Guide To Stretching

Stretching 101: A Beginner’s Guide

We all know that we are supposed to stretch, but quite frankly, that is often about all we know for certain on the subject. Do I stretch before or after I work out? Are static or dynamic stretches better for me? What’s a girl to do?!?

First things first. Let’s figure out what the difference between static and dynamic stretching is.

Static Stretching

This consists of passively taking a muscle to its point of tension and holding for 30 seconds or longer. This longer duration of time allows the muscle to relax and further elongate. Examples include a static chest stretch against a wall or a static trapezius stretch dropping your head towards one shoulder.

Static stretching can be used before or after an activity.

Utilizing static stretches prior to an activity will decrease overactivity of tight muscles and will increase range of motion.
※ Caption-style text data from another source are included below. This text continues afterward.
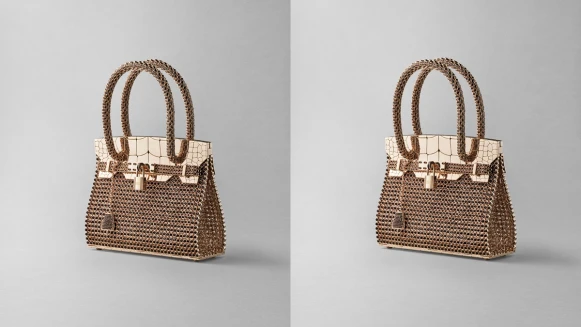 Hermes以珠寶工藝打造全新Birkin包！奢華又有個性的愛馬仕「Black to Light」秋冬珠寶系列新品上市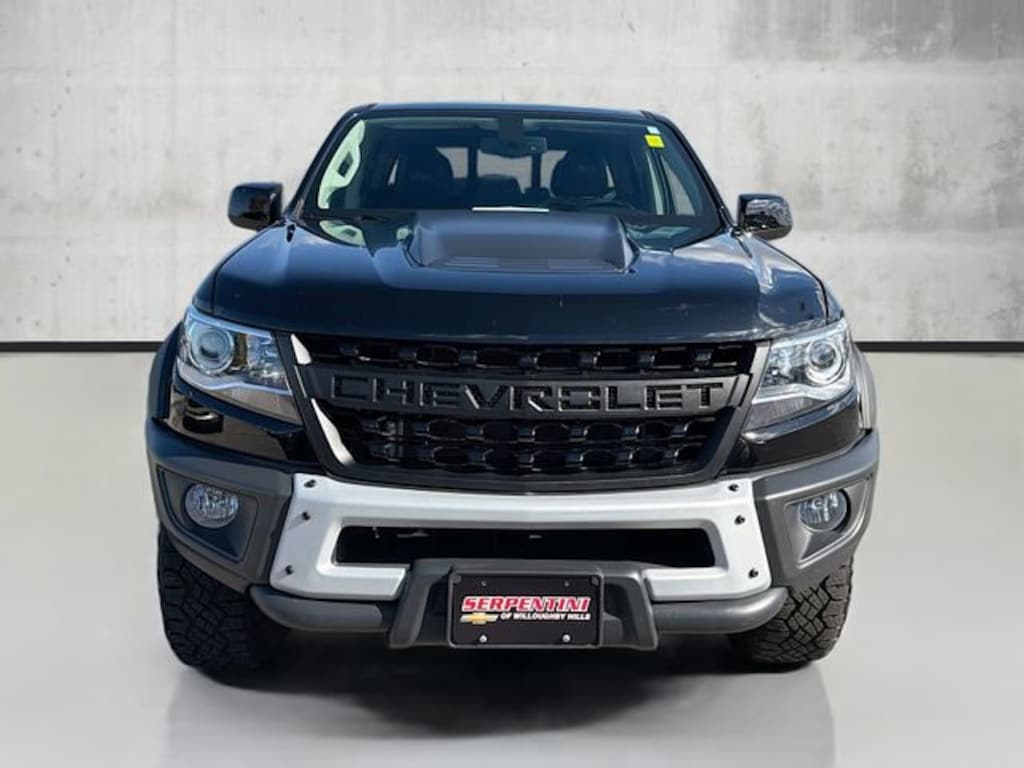 Certified 2022 Chevrolet Colorado ZR2 Truck Crew Cab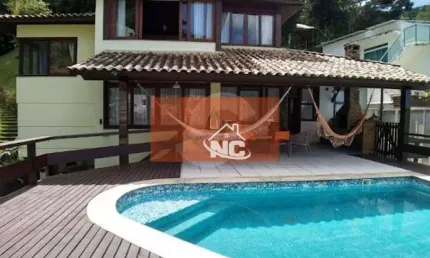 Casa com 4 quartos à venda, 218 m² por r$ 1.300.000 - badu - niterói/rj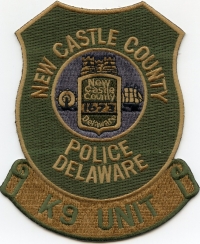 DE New Castle County Police K-9001
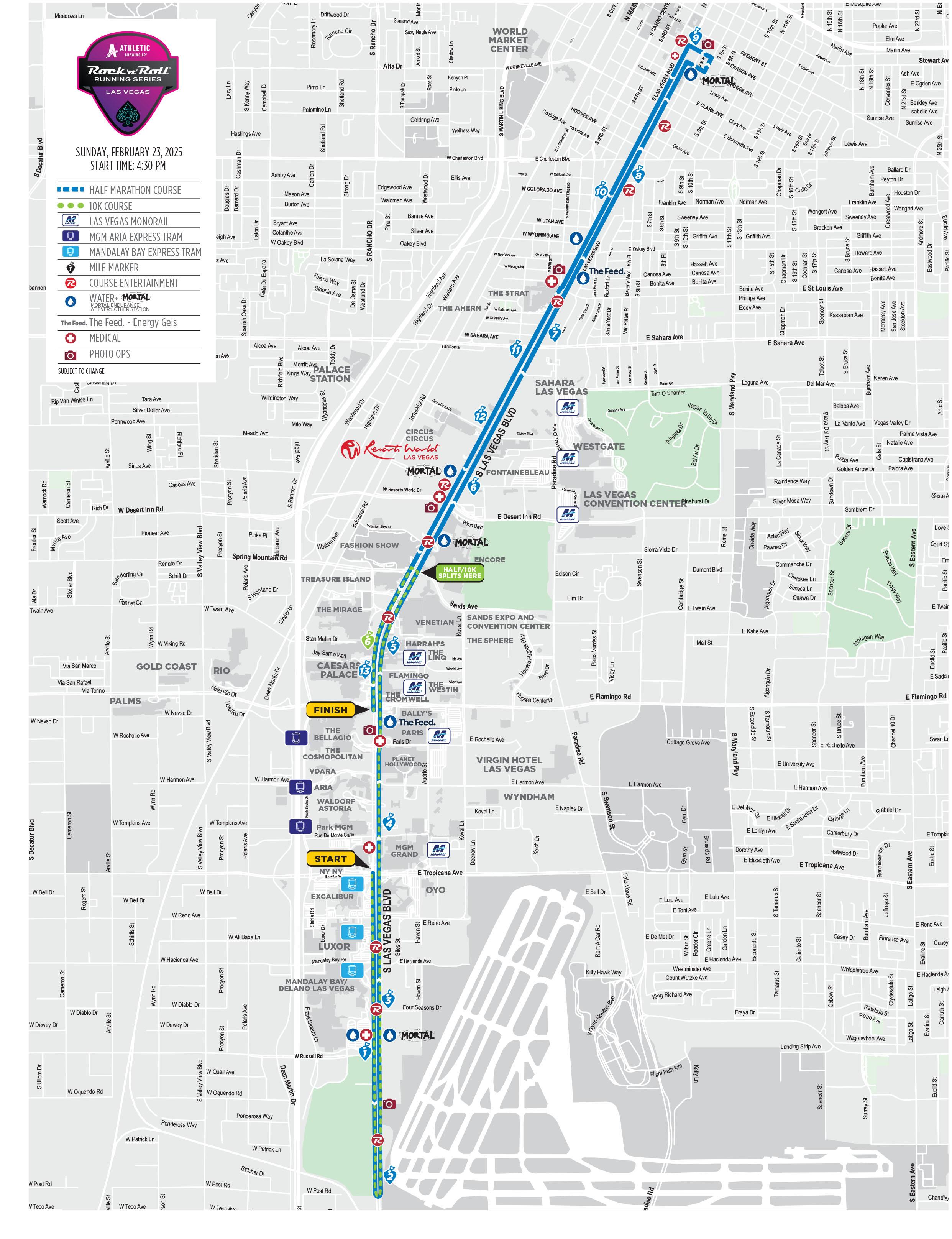 10K Course Map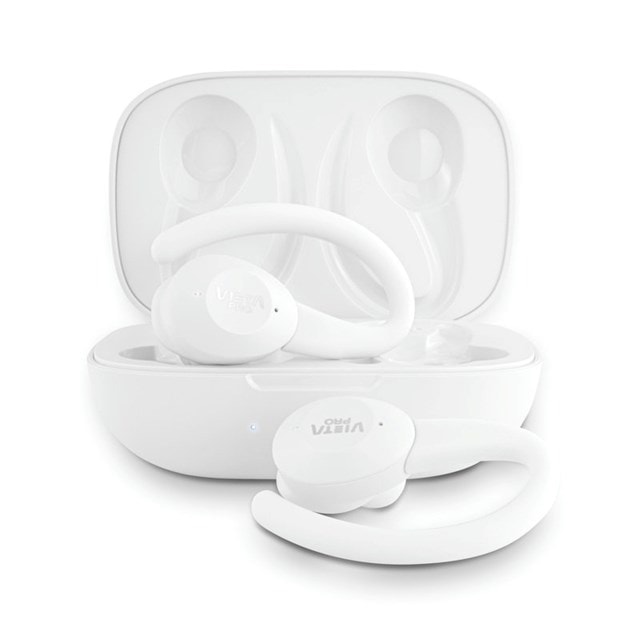 Vieta Pro Sweat Sports White True Wireless Bluetooth Earphones - 1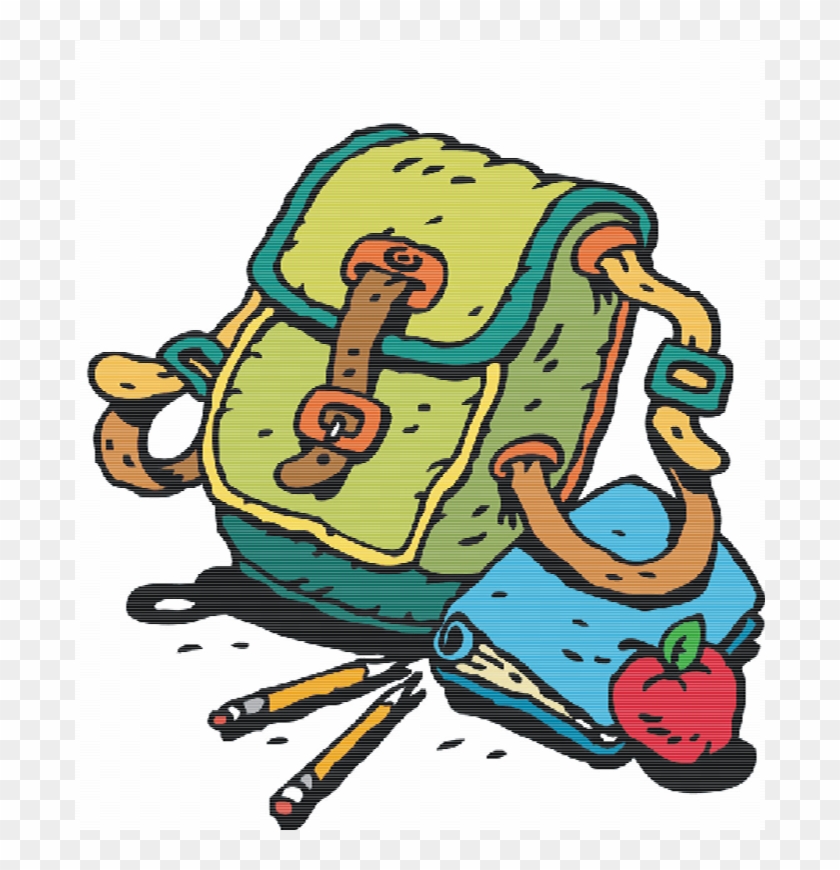 Backpack Clipart Png - Blessing Of The Backpacks Transparent Png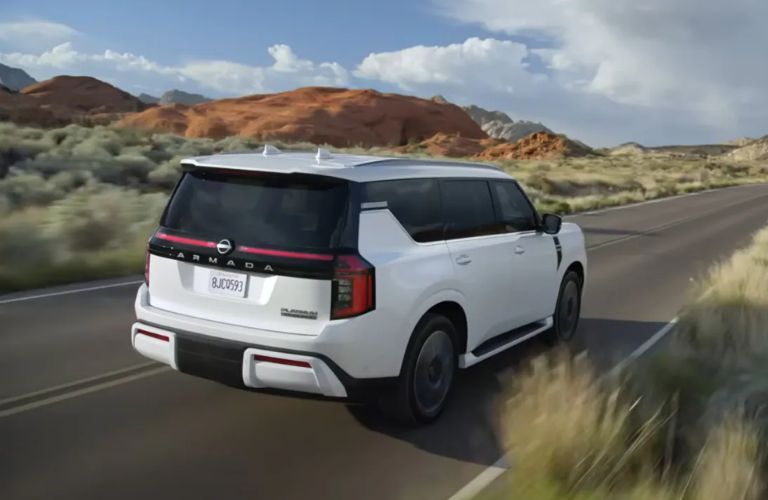 2026 Nissan Armada exterior rear view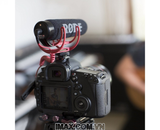Mic thu âm Cardioid gắn máy ảnh Rode VideoMic Go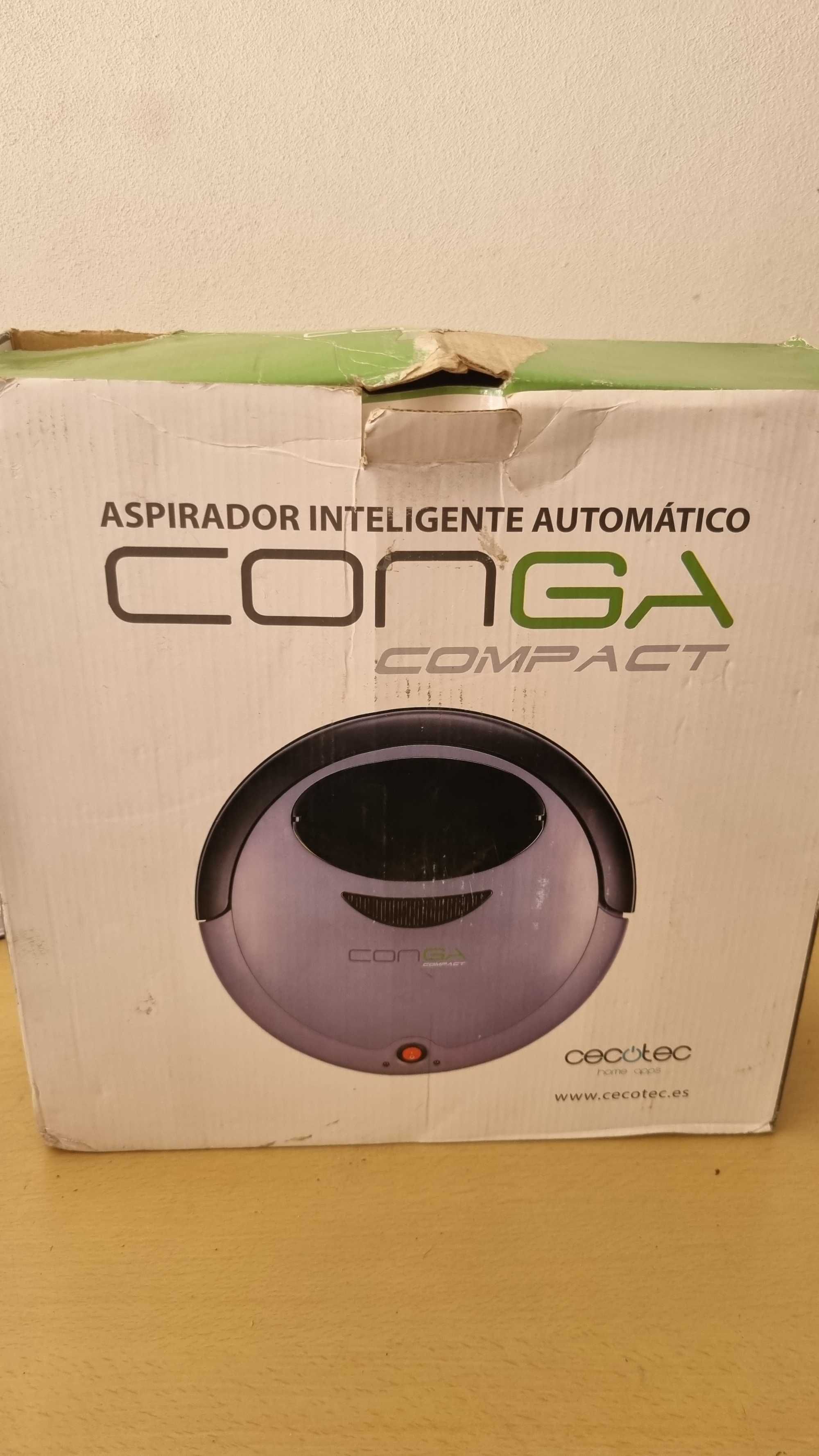 Aspirador Robótico Usado Uma Vez - Como Novo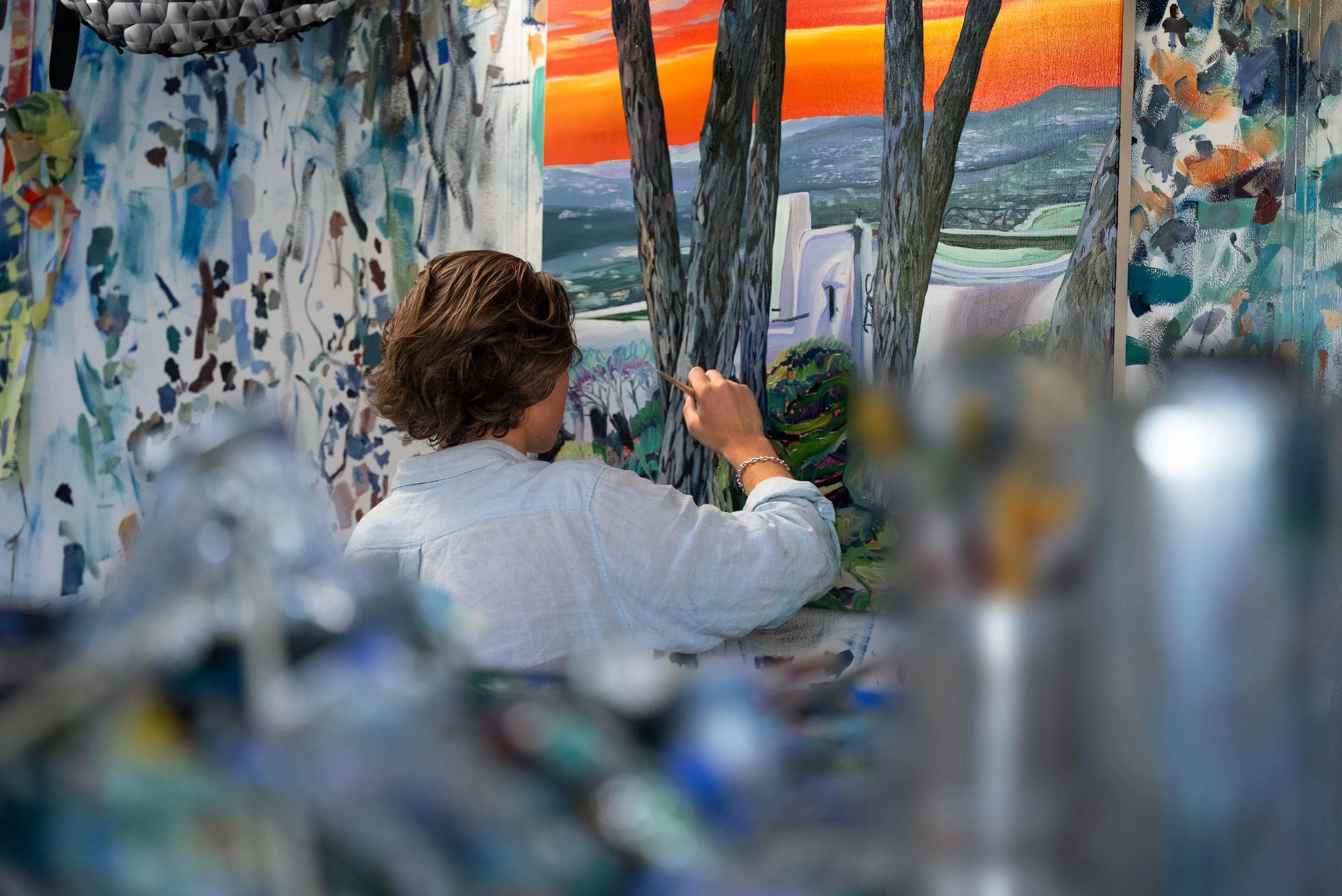 Rex Southwick Artist: Capturing Architecture in Bold, Immersive Colour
Used post-workout, static stretching can help to reset muscles back to their resting length.

Dynamic Stretching

This type of stretching uses the force produced by a muscle as well as your body’s momentum to take a joint through its full range of motion. Examples would be hip swings, walking lunges, or even rotation with a medicine ball.

Dynamic stretching should be used prior to beginning an activity only.

The Take-Away:

Dynamic stretching is solely a pre-workout option, while static stretching can be used both before and/or after exercise. Regardless of what form you choose to include in your regimen, stretching regularly will help to avoid injury and reduce recovery time between workouts.